I traced a problem of my project down to the keyword “Data”. I did not see any declaration in the documents that “Data” is reserved. Here is an example:
# it works for "Data2"
abstract type Data2 end;
typeof(Data2)
# but it does not work for "Data
abstract type Data end;
typeof(Data)
Julia Version 0.6.2
Commit d386e40c17 (2017-12-13 18:08 UTC)
Error message is here:
MethodError: no method matching include_string(::Type{Data}, ::String, ::String, ::Int64)e[0m
Closest candidates are:
include_string(e[91m::Modulee[39m, ::Any...) at /Applications/JuliaPro-0.6.2.2.app/Contents/Resources/pkgs-0.6.2.2/v0.6/CodeTools/src/eval.jl:34
include_string(e[91m::Modulee[39m, ::String, ::String) at /Applications/JuliaPro-0.6.2.2.app/Contents/Resources/pkgs-0.6.2.2/v0.6/Compat/src/Compat.jl:71
include_string(e[91m::Modulee[39m, ::AbstractString, ::AbstractString) at /Applications/JuliaPro-0.6.2.2.app/Contents/Resources/pkgs-0.6.2.2/v0.6/Compat/src/Compat.jl:73
...
Thank you. You are right. It works in my Julia REPL, but not in JuliaPro. It might be caused by the JuliaPro. I should have tried it out in REPL first before positing. Thanks.
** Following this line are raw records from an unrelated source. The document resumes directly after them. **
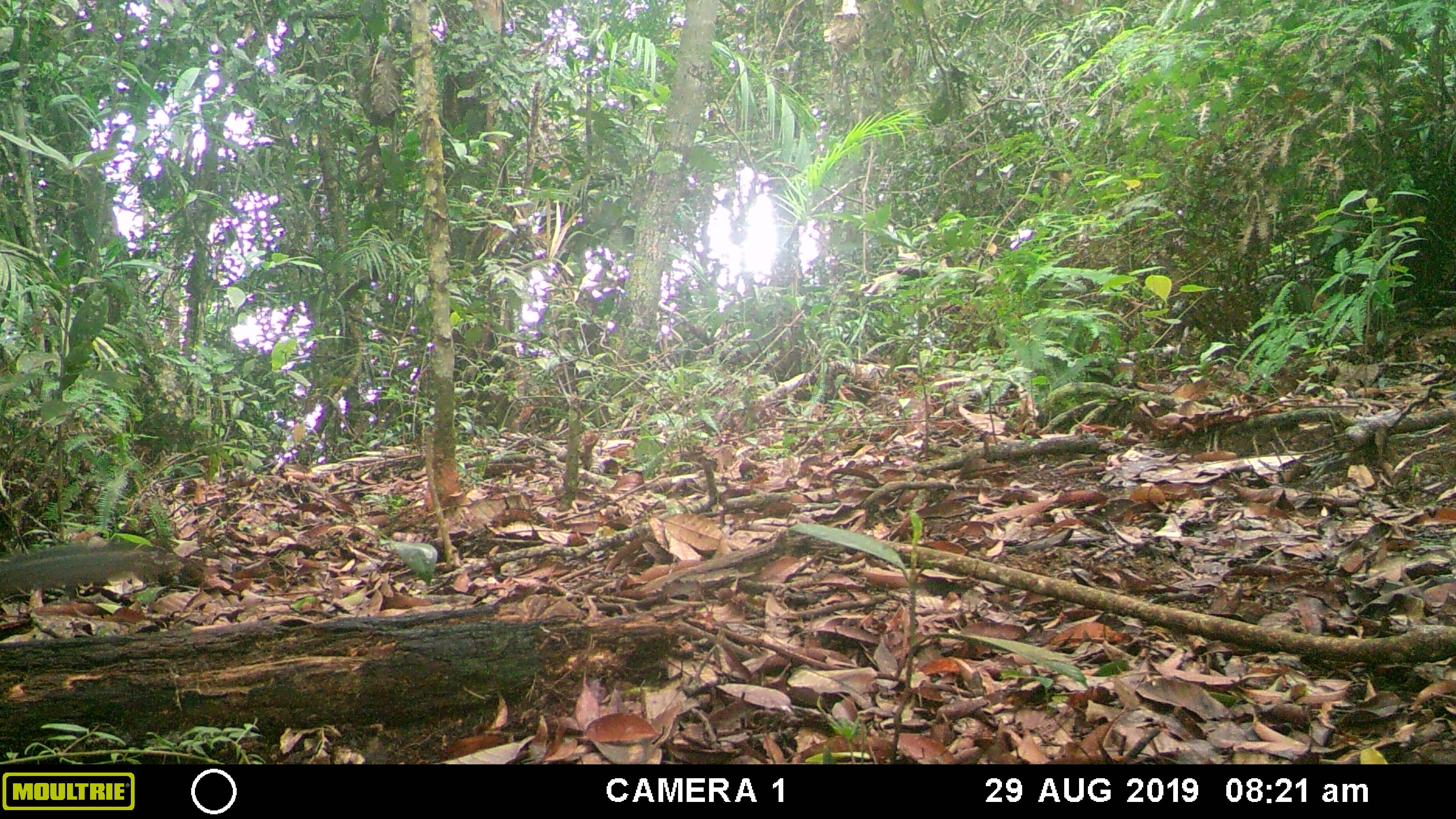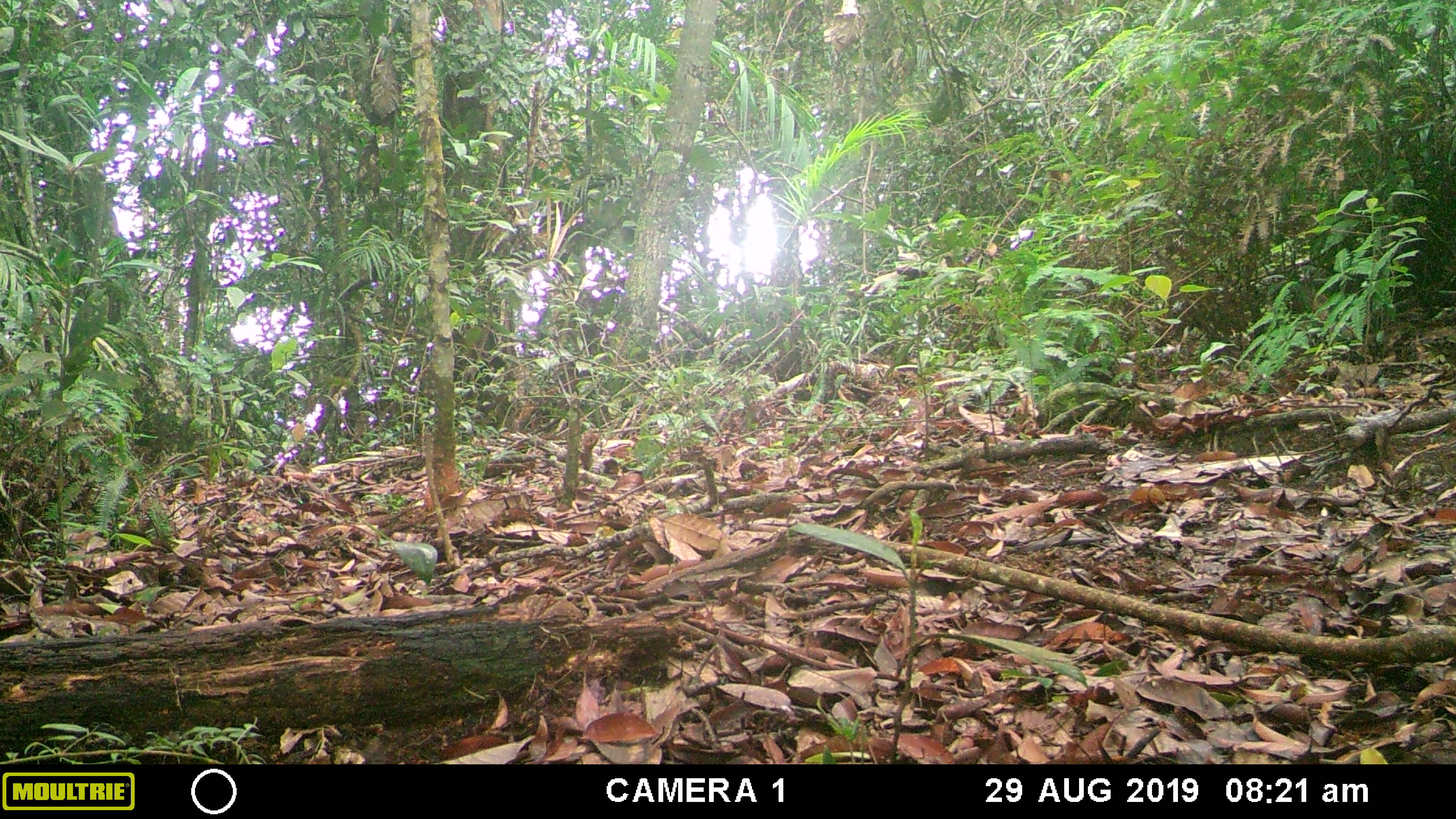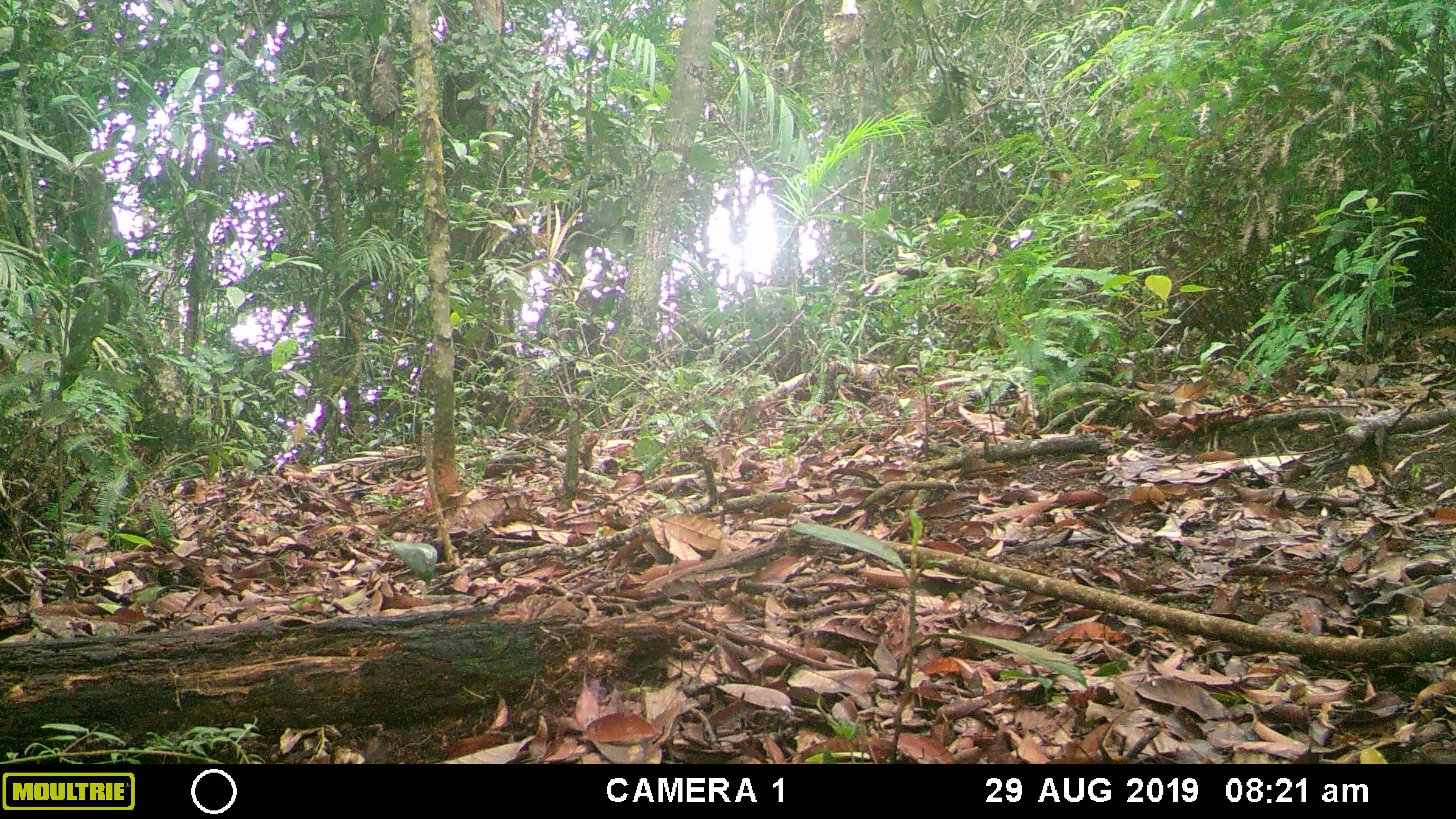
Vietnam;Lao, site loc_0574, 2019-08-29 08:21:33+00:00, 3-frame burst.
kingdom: Animalia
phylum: Chordata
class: Mammalia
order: Rodentia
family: Sciuridae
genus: Dremomys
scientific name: Dremomys rufigenis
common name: red-cheeked squirrel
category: red cheeked squirrel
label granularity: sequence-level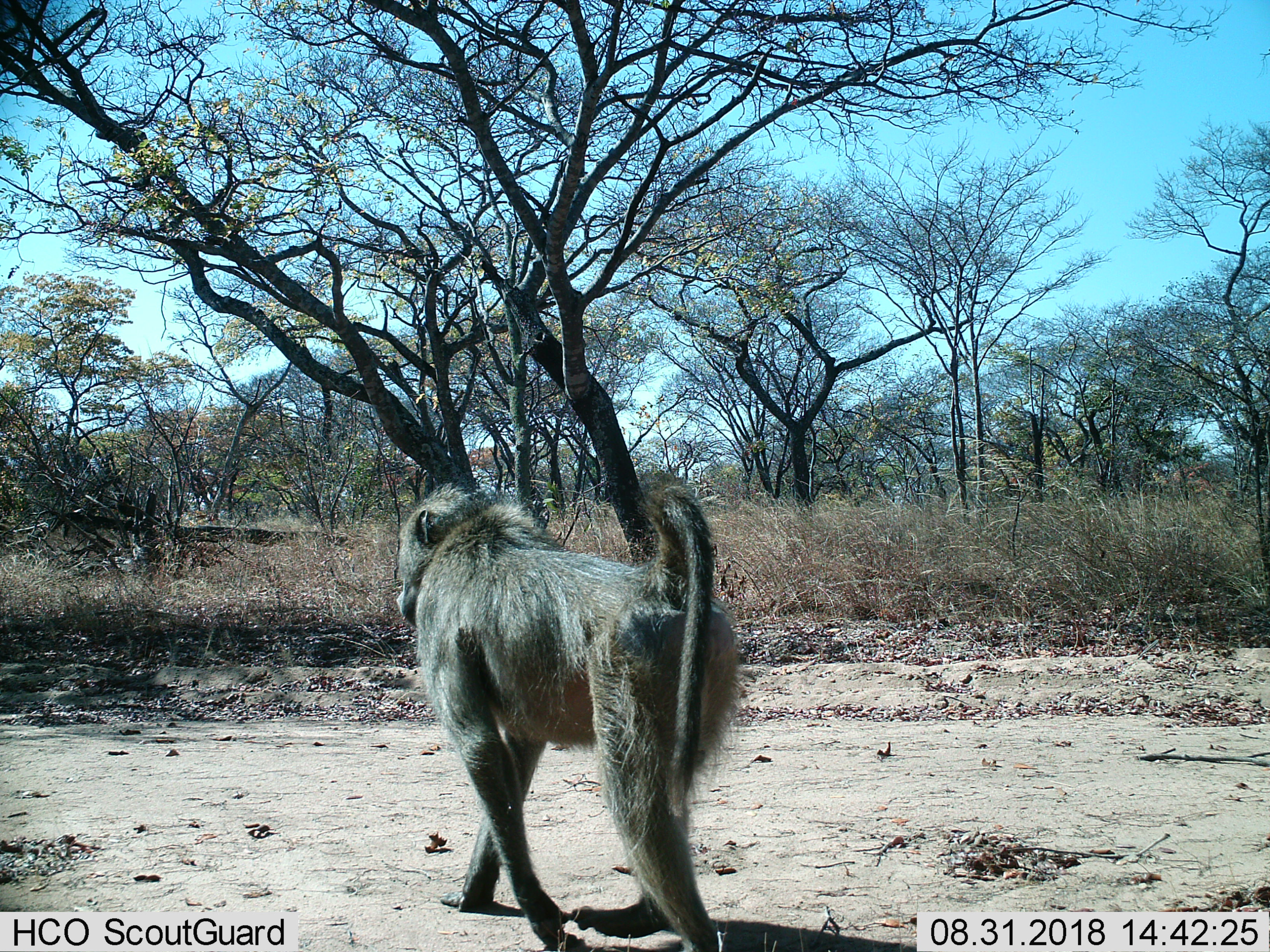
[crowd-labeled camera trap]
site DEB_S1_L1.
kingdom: Animalia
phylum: Chordata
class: Mammalia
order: Primates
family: Cercopithecidae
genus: Papio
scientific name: Papio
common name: baboon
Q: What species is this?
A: Baboon (Papio).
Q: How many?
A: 1.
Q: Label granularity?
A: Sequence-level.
It might be nice to setup a website at some point where people can post name collisions like this. I see a reserved word post once every couple months.
It’s likely that you are seeing a conflict with DataStreams.jl which exports a module called Data.
Maybe this wasn’t the best move, as admittedly Data does seem like too general a name to use for much of anything, except possibly sentient androids, but it’s a core part of the Julia data ecosystem so I think that name is here to stay.